• _What to produce_: Check each statement against the text on the cost of large language models, and answer yes or no for each with the exact words from the text that decide it. 1. Building GPT-4 cost about $100 million. 2. Washington University in St. Louis offers access to generative AI tools. 3. Big models like GPT-4 and Llama 3.1 are right away well suited to complex reasoning in logic and math.

• _Supplied text_:

The large language models (LLMs) that have increasingly taken over the tech world are not “cheap” in many ways. The most prominent LLMs, GPT-4 for instance, took some $100 million to build because of the legal costs of accessing training data; computational power costs for what could be billions or trillions of parameters; the energy and water needed to fuel computation; and the many coders needed to develop the training algorithms that must run cycle after cycle so the machine will “learn.”
What if a researcher needs to do a specialized task that a machine could do more efficiently, but doesn’t have access to a large institution like Washington University in St. Louis that offers access to generative AI tools? Say, a parent wants to prep their child for a difficult test and needs to show many examples of how to solve complicated math problems?
Building one’s own LLM is an onerous prospect because of the numerous forementioned costs but also because making direct use of the big models like GPT-4 and Llama 3.1 might not immediately be suited for the complex reasoning in logic and math the task requires.
It would help if there were a more cost-effective version of a LLM thinker available to the masses, a generic brand for generative AI.

• _Supplied material_:
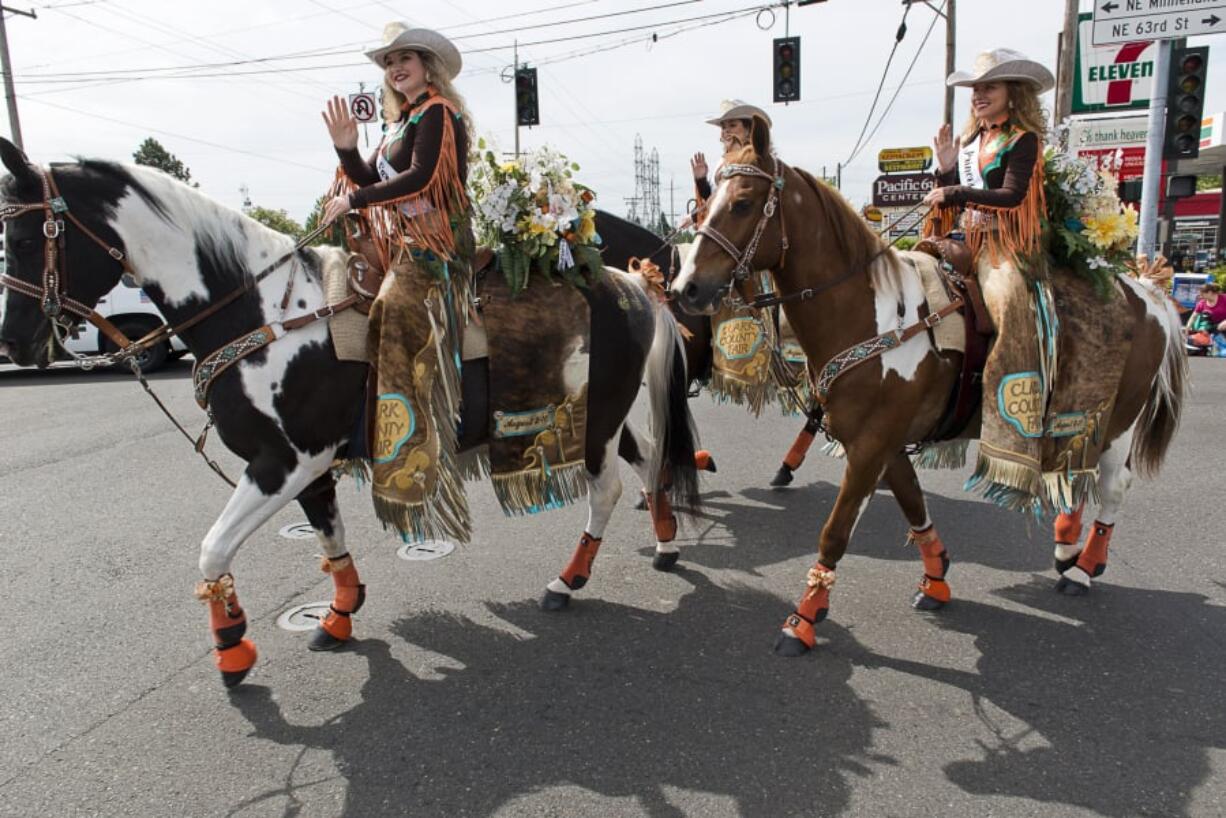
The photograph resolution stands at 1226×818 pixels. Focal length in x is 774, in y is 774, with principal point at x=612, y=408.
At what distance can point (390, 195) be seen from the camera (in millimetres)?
3023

• _Response_:
1. Yes: "GPT-4 for instance, took some $100 million to build"
2. Yes: "a large institution like Washington University in St. Louis that offers access to generative AI tools"
3. No: "making direct use of the big models like GPT-4 and Llama 3.1 might not immediately be suited for the complex reasoning in logic and math the task requires"